Thanks for the help,
Julian


----------



## Julian Nell (Dec 16, 2013)

You beat me to posting.

Thanks,
Julian


----------



## Crothcipt (Dec 16, 2013)

You may have to message him to see. I remember him having a problem with the last few selling. But then again that was last year. About what woods was covered in one of the other posts he did on his subforum. there is like 3 different threads, a little older than that one.


----------



## GlassEye (Dec 16, 2013)

Julian Nell said:


> Crothcipt,
> 
> I looked on Mark's website and couldn't find any. How much did you pay for your pair?
> 
> ...



I buy all of mine from Korin, I would start looking there.


----------



## Julian Nell (Dec 16, 2013)

GlassEye,

I have been looking at Korin, but they don't seem to post many details about the woods or anything.
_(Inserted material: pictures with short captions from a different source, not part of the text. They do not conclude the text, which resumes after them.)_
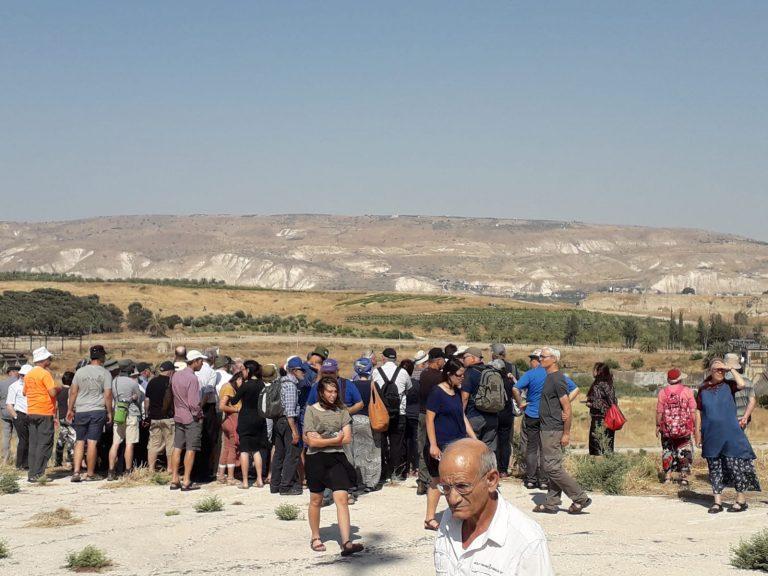 סיור בגשר הישנה- כנס עבר הירדן
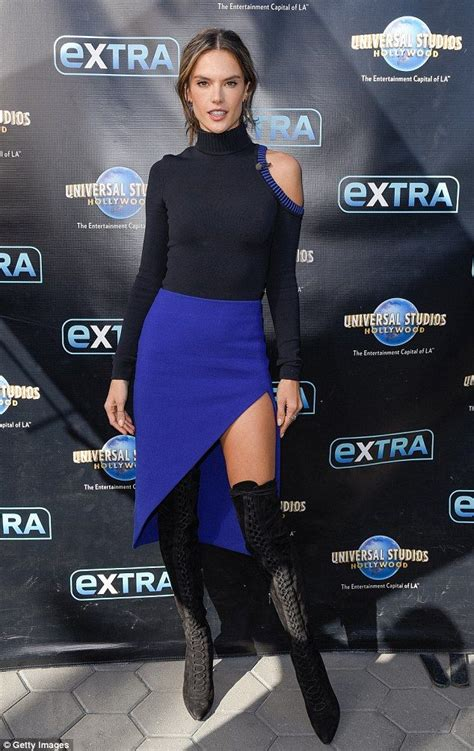 Alessandra Ambrosio Promotes Something Or Another by 1000 Ideas About S Skirts On Designer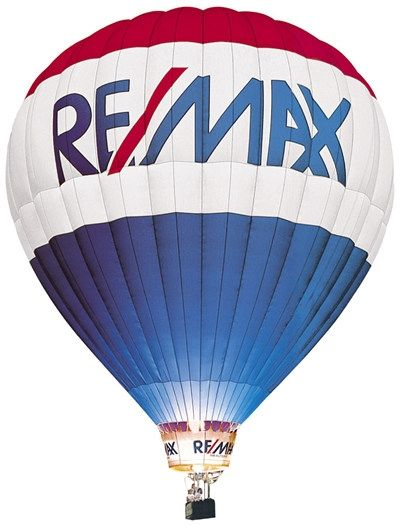 Logo de  Remax Plus
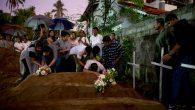 Hindistan'da Hristiyanların Ölülerini Gömmesi Yasaklandı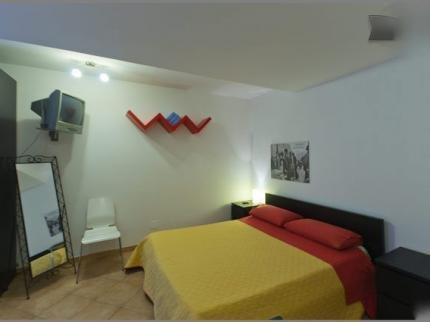 Papireto House - фото 1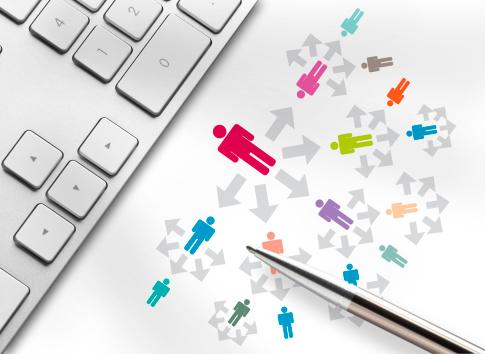 Human Resources「-SOCIAL MEDIA-BLOGGING-NETWORK-」:スマホ壁紙(9)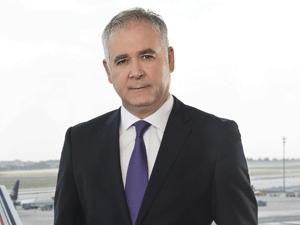 Havaş, Saudi International Airshow'da yer aldı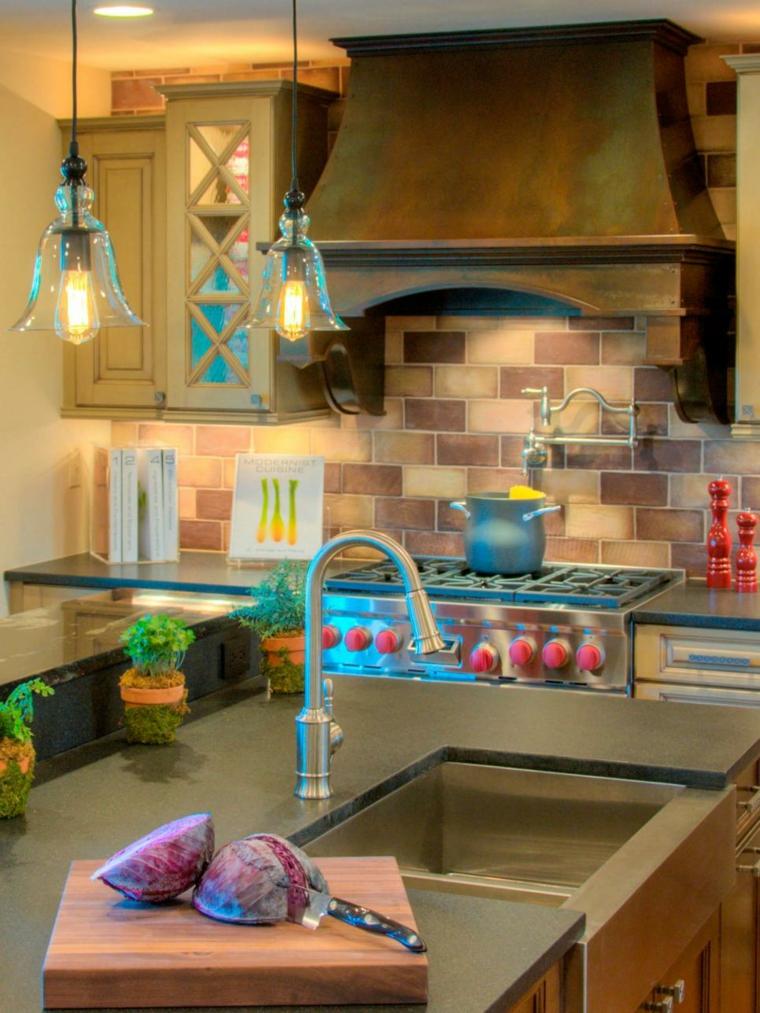 azulejos cocina rustica efectos campanas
May I ask what particular chopsticks you buy from Korin?

Thanks,
Julian


----------



## GlassEye (Dec 16, 2013)

Julian Nell said:


> GlassEye,
> 
> I have been looking at Korin, but they don't seem to post many details about the woods or anything. May I ask what particular chopsticks you buy from Korin?
> 
> ...


I typically just use some cheap bamboo chopsticks since I have them, but these look decent:http://korin.com/Iron-Wood-Chopstick?sc=29&category=281366
I use these saibashi almost every time I cook, have a bundle of spares just in case: http://korin.com/Saibashi_Cooking_Chopsticks?sc=28&category=281240

For a few dollars you could try out several different chopsticks, then buy more of those that you like.


----------



## Julian Nell (Dec 16, 2013)

GlassEye,

Thanks! I like the way those look and they are very cheap.

Thanks for all of the help everyone,
Julian


----------



## Julian Nell (Dec 16, 2013)

Are these ebony?: http://korin.com/Black-Wood-Chopstick?sc=29&category=281366

Thanks,
Julian


----------



## cclin (Dec 16, 2013)

Julian Nell said:


> Are these ebony?: http://korin.com/Black-Wood-Chopstick?sc=29&category=281366
> 
> Thanks,
> Julian


no, ebony will be much expensive!
ideal length of chopstick is around 9"
ideal nice wood for chopstick: Hinoki(Japanese cypress), Meniki(Taiwanese cypress), ebony, ironwood
if you want colorful chopstick looking for Lacquered Chopsticks 
check out these website:
http://global.rakuten.com/en/search/?k=Chopsticks
http://www.muji.us/store/catalogsearch/result/?q=Chopsticks
https://www.everythingchopsticks.com/chinese-chopsticks-c-1_7.html


----------



## Julian Nell (Dec 16, 2013)

After looking through those websites, I think I am going to "stick" with the Ironwood ones from Korin.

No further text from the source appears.